Investigating the Learning Curve in Endoscopic Compared to Microscopic Myringotomy and Ventilation Tube Insertion

By June 7, 2019

Denton, Oliver1; Daglish, Amy2; Smallman, Luke1; Edwards, Dan3; Ahmed, Jake4; Snow, David4; Smith, David5; Fishpool, Sam5
1 Cardiff University, Cardiff, UK;
2 Oxford University Hospitals NHS Foundation Trust, Oxford, UK;
3 Aneurin Bevan UHB, Newport, UK;
4 Betsi Cadwaladr UHB, Wrexham, UK;
5 Cwm Taf UHB, Ynysmaerdy, Pontyclun, UK.

Rate of learning is often cited as a deterrent in the use of endoscopic ear surgery. The study aims to characterise and compare the learning curves of novice surgeons performing myringotomy and ventilation tube insertion on a surgical simulator, using either an endoscope or a microscope.

Prospective clinical research study set across four British district general hospitals. Surgically naïve Welsh medical students (n=72) were randomly allocated to either the endoscope or microscopic group, and were timed in performing 10 myringotomy and ventilation tube insertions on a surgical simulator using their assigned technique.

Trial times were used to produce learning curves.
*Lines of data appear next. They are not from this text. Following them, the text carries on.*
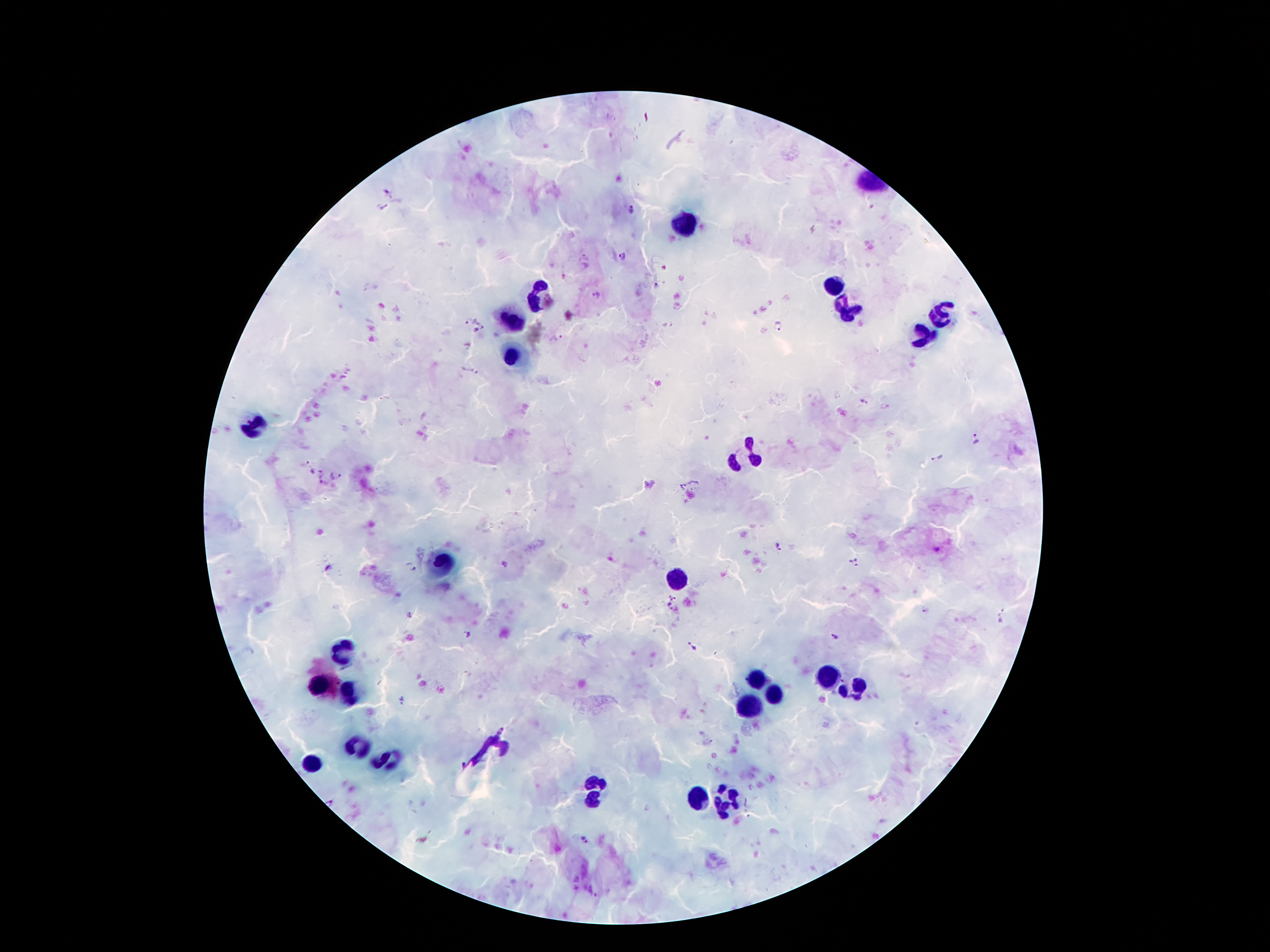
Approximate centers as [x, y] in pixels.
Summary:
  - Leukocyte locations: [677, 223], [837, 287], [536, 292], [850, 312], [941, 317], [513, 322], [923, 340], [514, 358], [251, 424], [747, 458], [445, 562], [676, 578], [340, 653], [828, 676], [757, 681], [321, 687], [853, 690], [346, 691], [773, 694], [750, 704], [356, 744], [491, 746], [388, 760], [308, 761], [595, 791], [701, 795], [726, 799]
  - Malaria parasite locations: [389, 190], [382, 207], [630, 211], [621, 257], [656, 285], [597, 294], [468, 320], [780, 326], [483, 327], [474, 331], [556, 336], [860, 401], [976, 438], [938, 458], [323, 469], [312, 470], [336, 475], [323, 484], [779, 547], [854, 562], [503, 564], [411, 567], [329, 569], [673, 597], [667, 609], [926, 610], [410, 614], [466, 633], [834, 636], [692, 646], [401, 697], [502, 729], [584, 839]
  - Image size: 1270×952 pixels
  - Patient malaria status: positive for Plasmodium falciparum
  - Preparation: thick blood film
  - Stain: Giemsa
  - Magnification: 100x
  - Capture: smartphone camera through the microscope eyepiece
  - Field of view: single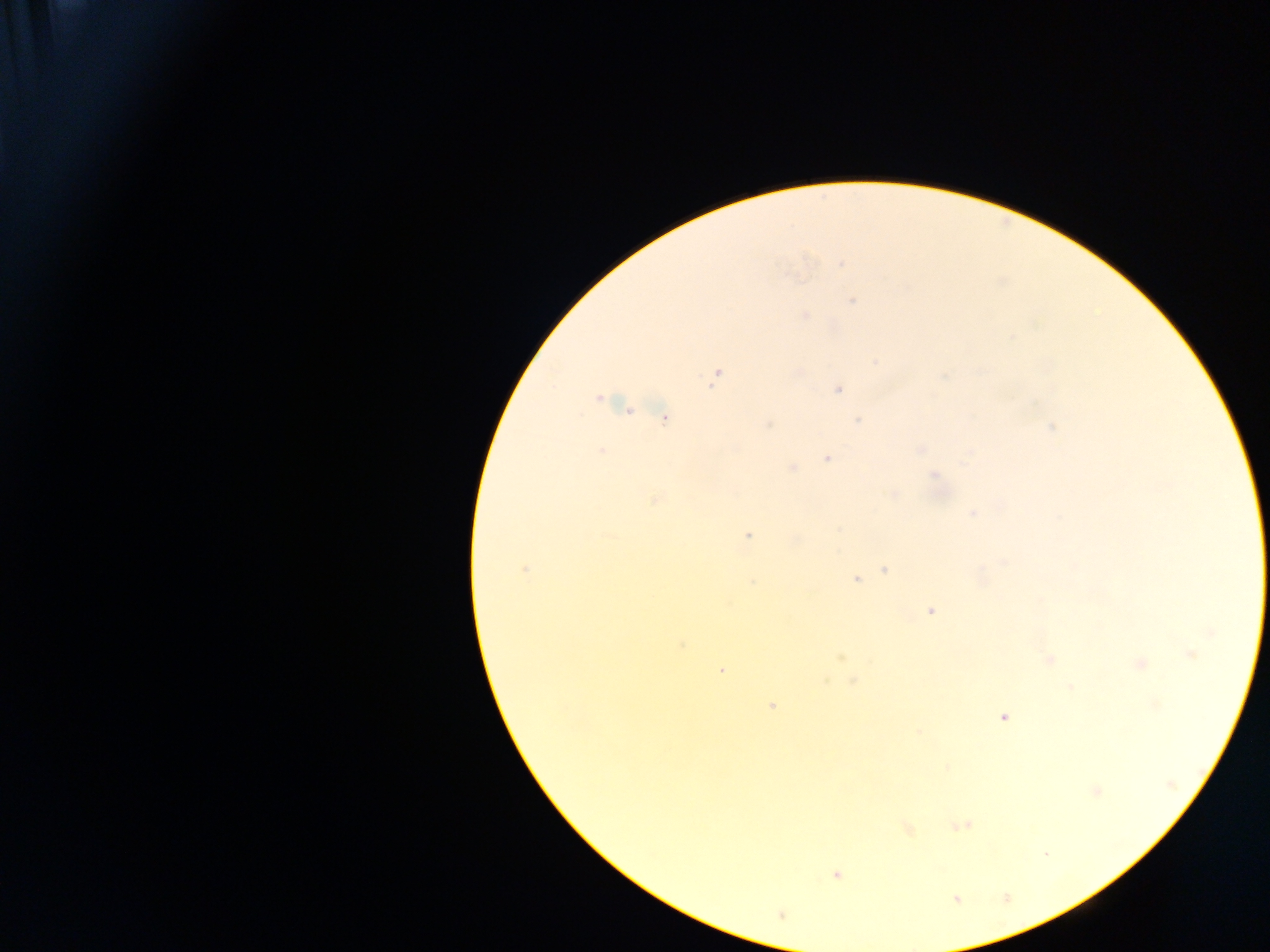

{
  "capture": "mobile-phone photograph through a microscope",
  "field_of_view": "single",
  "malaria_parasite_locations": "approximate centers as x y in pixels: 842 264; 852 302; 805 315; 876 362; 715 375; 838 389; 598 399; 664 418; 859 420; 768 425; 1052 427; 920 449; 601 451; 969 454; 827 458; 791 468; 934 476; 892 494; 654 499; 972 513; 1058 517; 748 535; 1004 563; 525 570; 884 570; 856 579; 753 582; 931 611; 1211 632; 683 645; 1190 655; 840 658; 1049 660; 1139 664; 721 670; 852 680; 1070 688; 772 706; 1004 717; 919 731; 1096 791; 961 825; 908 828; 1045 854; 836 875",
  "country": "Ghana",
  "preparation": "thick blood smear",
  "image_size": "1270×952 pixels"
}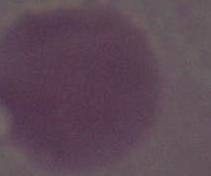
Summary:
  - Magnification: 1000x
  - Modality: micrograph
  - Identification: red blood cellReport the malaria status of this cell.
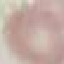
Uninfected.

Photographed with a smartphone camera at the microscope eyepiece. Thin smear of blood. Cell patch, automatically extracted from a larger field of view and resized to 64 × 64 pixels. Giemsa stain.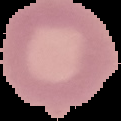

Result: no Plasmodium parasites detected. Cell region segmented out of the field of view; the surrounding area is masked to black. Image is 121×121 pixels. From a thin blood smear.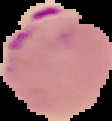
{
  "image_size": "112×121 pixels",
  "result": "malaria parasites identified",
  "image_type": "cell region segmented out of the field of view; surrounding area masked to black",
  "preparation": "thin blood film"
}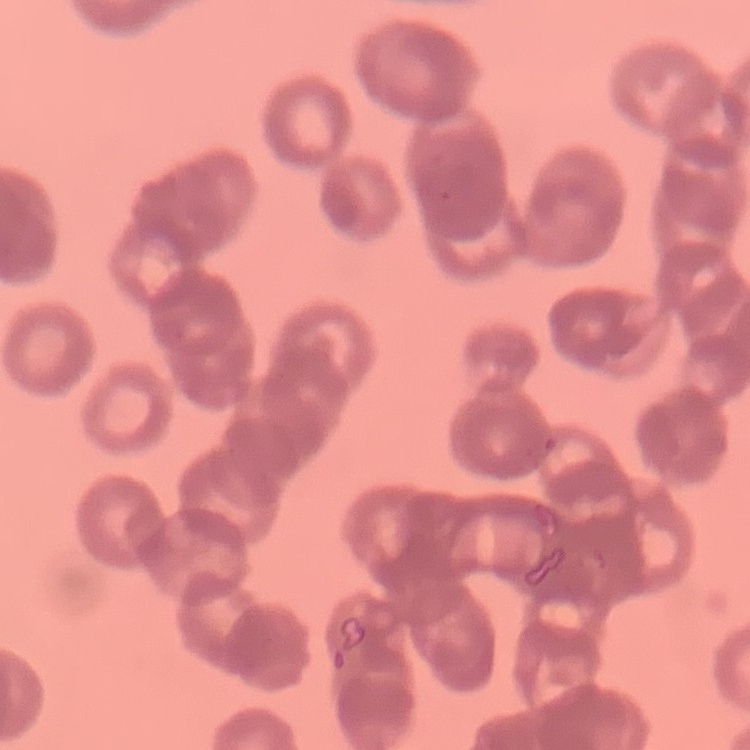
The erythrocytes exhibit rouleaux formation. Square crop of a larger photomicrograph. Field's or Giemsa stain. Thin peripheral smear.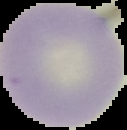
preparation = thin blood smear
image size = 127×130 pixels
result = no Plasmodium parasites detected
image type = cell region segmented out of the field of view; surrounding area masked to black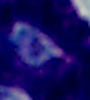
identification: white blood cell
modality: micrograph
magnification: 1000xAssess this cell for malaria.
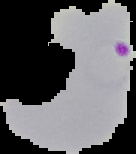

Parasitized.

Image is 136×154 pixels. Cell region segmented out of the field of view; the surrounding area is masked to black. From a thin blood smear.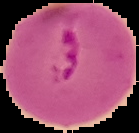
{
  "image_type": "cell region segmented out of the field of view; surrounding area masked to black",
  "malaria_status": "parasitized",
  "image_size": "139×133 pixels",
  "preparation": "thin blood smear"
}Classify this cell by malaria status.
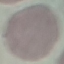
Uninfected.

Thin blood film. Automatically extracted cell patch, resized to 64 × 64 pixels. Giemsa stain. Photographed with a smartphone camera at the microscope eyepiece.Classify this cell by malaria status.
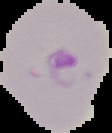
It is parasitized.

Summary:
  - Image type: segmented cell region on a black background
  - Preparation: thin blood film
  - Image size: 112×133 pixels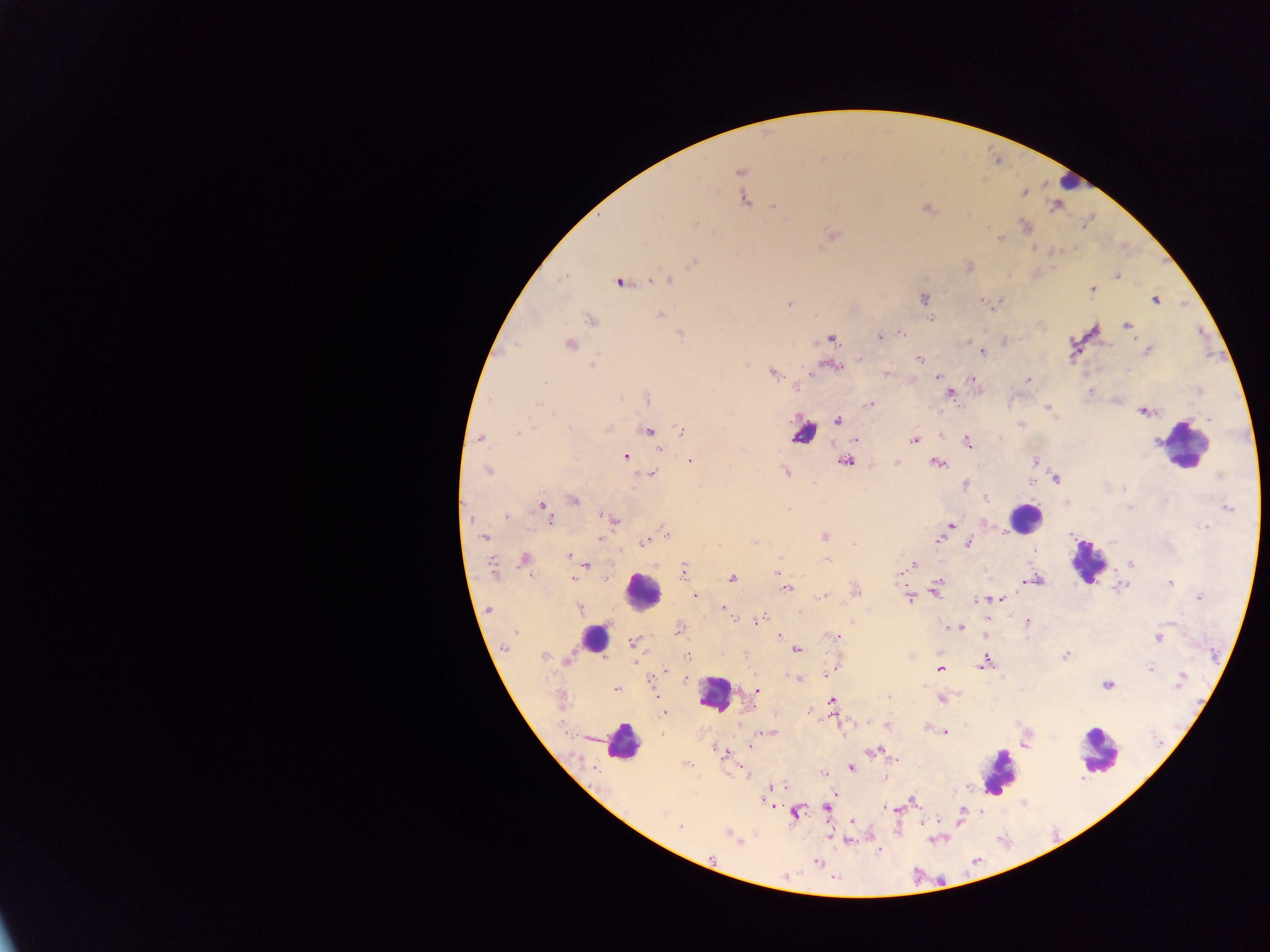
From these, the slope (rate of learning) and asymptote (optimal proficiency) were ascertained and compared across the two groups. There was no significant difference between the learning curves (p=0.41). The best potential procedure time (seconds) was calculated to be 32.83 for the microscope and 27.87 for the endoscope. The learning rate in the microscope group was 68.62, whilst that for the endoscope group was 78.71, where a larger value represents a slower rate of learning.

The absence of a significant difference infers that the learning rates of each technique are statistically indistinguishable. This suggests that surgeons are not justified when citing a ‘steep learning curve’ in arguments against the use of endoscopes in middle ear surgery.